There are four methods of acquiring data: collecting new data; converting/transforming legacy data; sharing/exchanging data; and purchasing data. This includes automated collection (e.g., of sensor-derived data), the manual recording of empirical observations, and obtaining existing data from other sources.
There are a number of consideration when acquiring data . Once the data are collected or received, the data must be reviewed to assure that the data meet standards and can be certified as acceptable for their intended use by USGS.
- Project Needs: The first thing to always consider is the need – why are these data required? What will be done with them?
- Project Rules: A business rule identifies the constraints under which the business operates. For instance, where applicable, all geospatial data must have Federal Geographic Data Committee (FGDC) compliant metadata. These rules will affect your data acquisition decisions.
- Data Standards: Any Government, USGS, or industry standards that apply will need consideration.

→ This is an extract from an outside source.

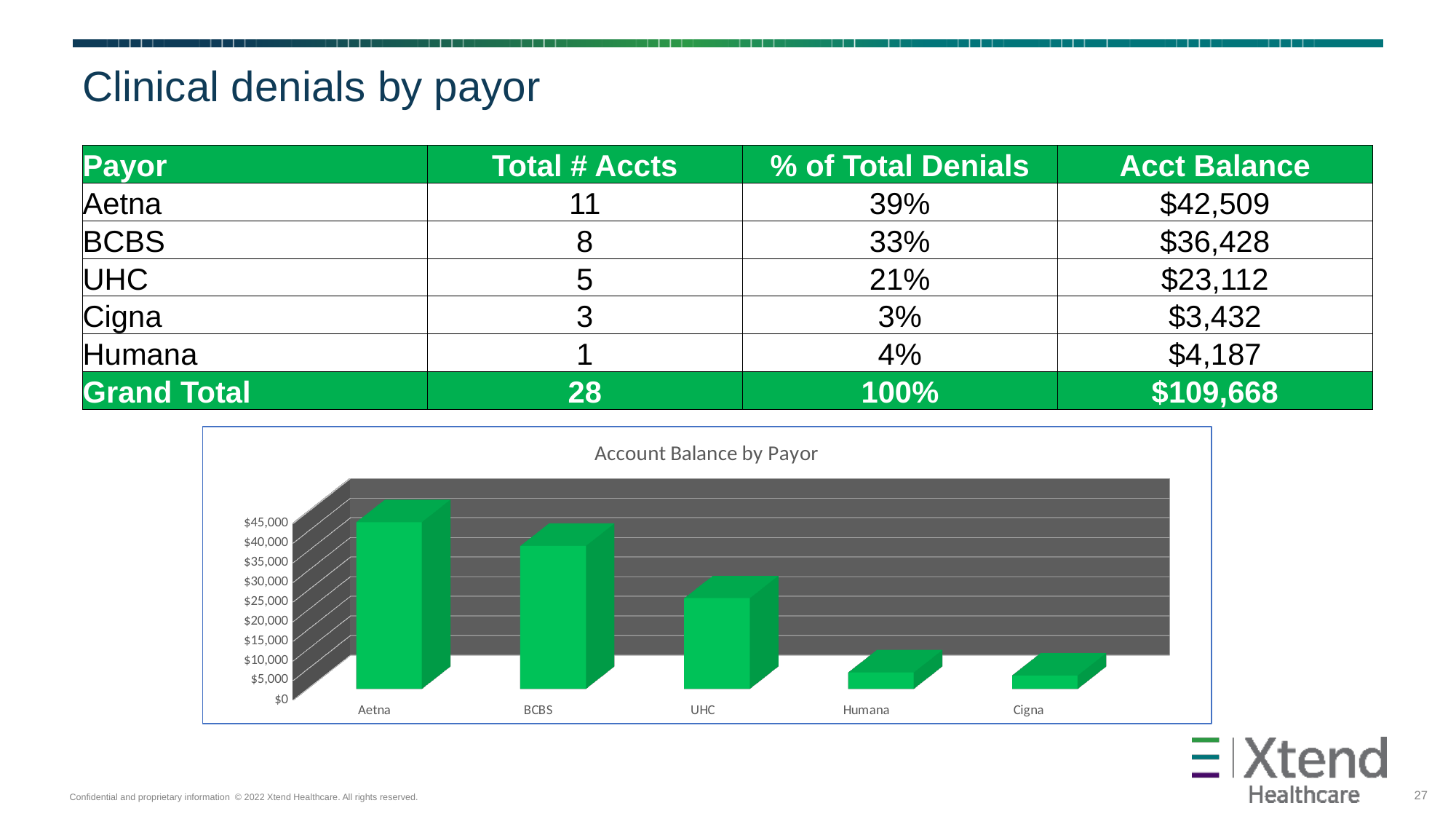
In the "Account Balance by Payor" chart, is the bar for Humana greater or less than $10,000? less In the "Account Balance by Payor" chart, which is larger, the bar for BCBS or the bar for UHC? BCBS What is the title of the chart on the slide? Account Balance by Payor According to the table on the slide, what is the account balance for UHC? $23,112 In the "Account Balance by Payor" chart, is the bar for Aetna greater or less than $40,000? greater How many payors are plotted in the "Account Balance by Payor" chart? 5 In the "Account Balance by Payor" chart, is the bar for UHC greater or less than $30,000? less In the "Account Balance by Payor" chart, which payor has the highest account balance? Aetna What type of chart is shown under the title "Account Balance by Payor"? bar chart In the "Account Balance by Payor" chart, do the bars generally rise or fall from left to right? fall According to the table on the slide, what is the difference between the account balances of Aetna and BCBS? $6,081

- Accuracy Requirements: Among the most familiar accuracy requirements is the locational accuracy for spatial data; but there are other accuracy requirements that you may need to consider as well.
- Cost: Cost is always a consideration. Sometimes it’s cheaper to buy than to collect.
- Currency of Data: For many types of work, the data need to be fairly current. For others, data may need to cover a specified time period. For others, data need to be in a specific season. If you are trying to determine vegetation coverage, for example, you may want photographs from the summer, when vegetation is at the highest. If you are trying to look for land forms, you may want winter photos.
- Time Constraints: You should determine how soon you need the data.
- Format: Do you need the data as spatial data, photos, flat files, Excel files, XML files? This may not apply, but you need to determine that for each project.